*** Фрагмент страницы
Сергей Булгаков - Жребий Пушкина
Земная жизнь уже закончилась на дуэли. Наступил лишь краткий, но решительный эпилог, в котором в священном молчании изжито было ее содержание, подведены итоги. Часы и минуты переживались как годы. Спадали ветхой чешуей чуждые краски, утихали страсти, от спасительного взрыва обнажалась первозданная стихия.
«…Я долго смотрел один ему в лицо после смерти (пишет Жуковский). Никогда на этом лице я не видел ничего подобного тому, что было на нем в эту первую минуту смерти… Это было не сон и не покой. Это не было выражение ума, столь прежде свойственное этому лицу. Это не было также выражение поэтическое. Нет, какая-то глубокая удивительная мысль на нем разливалась, что-то похожее на видение, на какое-то полное, глубокое, удовольствованное знание… В эту минуту, можно сказать, я видел самое смерть, божественно тайную смерть без покрывала».
******
Задание 1:
Ответьте на вопросы по отрывку о кончине Пушкина:
(a) Где, согласно отрывку, уже закончилась земная жизнь?
(b) Как переживались часы и минуты?
(c) Что, по словам Жуковского, он видел в эту минуту?
Задание 2: Напишите, пожалуйста, следующую часть отрывка о кончине Пушкина.
*** Извлечённые данные
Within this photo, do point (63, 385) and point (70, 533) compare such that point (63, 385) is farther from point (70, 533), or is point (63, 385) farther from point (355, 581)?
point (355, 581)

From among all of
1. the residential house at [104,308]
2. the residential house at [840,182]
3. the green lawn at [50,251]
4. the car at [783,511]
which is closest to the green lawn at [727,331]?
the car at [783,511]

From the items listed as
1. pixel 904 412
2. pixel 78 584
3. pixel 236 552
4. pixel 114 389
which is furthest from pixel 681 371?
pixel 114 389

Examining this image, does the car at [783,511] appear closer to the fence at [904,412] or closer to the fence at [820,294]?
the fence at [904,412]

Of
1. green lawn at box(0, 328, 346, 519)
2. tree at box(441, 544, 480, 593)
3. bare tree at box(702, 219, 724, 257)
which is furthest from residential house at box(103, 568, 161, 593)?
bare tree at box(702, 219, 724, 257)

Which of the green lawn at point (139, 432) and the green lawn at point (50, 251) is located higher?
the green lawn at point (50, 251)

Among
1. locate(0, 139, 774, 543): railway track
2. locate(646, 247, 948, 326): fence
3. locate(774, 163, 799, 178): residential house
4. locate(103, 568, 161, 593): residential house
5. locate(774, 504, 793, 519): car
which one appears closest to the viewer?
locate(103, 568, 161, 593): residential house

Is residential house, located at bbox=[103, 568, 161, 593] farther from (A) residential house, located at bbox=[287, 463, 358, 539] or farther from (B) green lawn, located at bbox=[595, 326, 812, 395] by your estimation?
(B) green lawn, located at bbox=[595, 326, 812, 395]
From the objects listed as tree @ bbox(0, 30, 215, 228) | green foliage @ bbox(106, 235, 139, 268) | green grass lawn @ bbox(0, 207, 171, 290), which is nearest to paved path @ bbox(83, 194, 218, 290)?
******
Письменный ответ 1:
(a) На дуэли.
(b) Как годы.
(c) Самое смерть, божественно тайную смерть без покрывала.

Письменный ответ 2:
Кончина Пушкина озарена потусторонним светом. Она является разрешительным аккордом в его духовной трагедии, есть ее катарсис. Он представляется достойным завершением жизни великого поэта и в этом смысле как бы его апофеозом.
Сноски
1
Пушкин по дороге к месту дуэли встретил свою жену, от которой отвернулся (жена его тоже не узнала). В материалах нет никакого упоминания о его прощании с детьми перед дуэлью, да оно, конечно, и не могло иметь места. Семья, которую он нежно любил, как бы выпала из его сознания в этот роковой час.
2
Мне рассказывал Л. Н. Толстой (в одну из немногих наших встреч) со слов какой-то современницы Пушкина, как он хвалился своей Татьяной, что она хорошо отделала Онегина. В этом рассказе одного великого мастера о другом обнаруживается вся непосредственность творческого гения.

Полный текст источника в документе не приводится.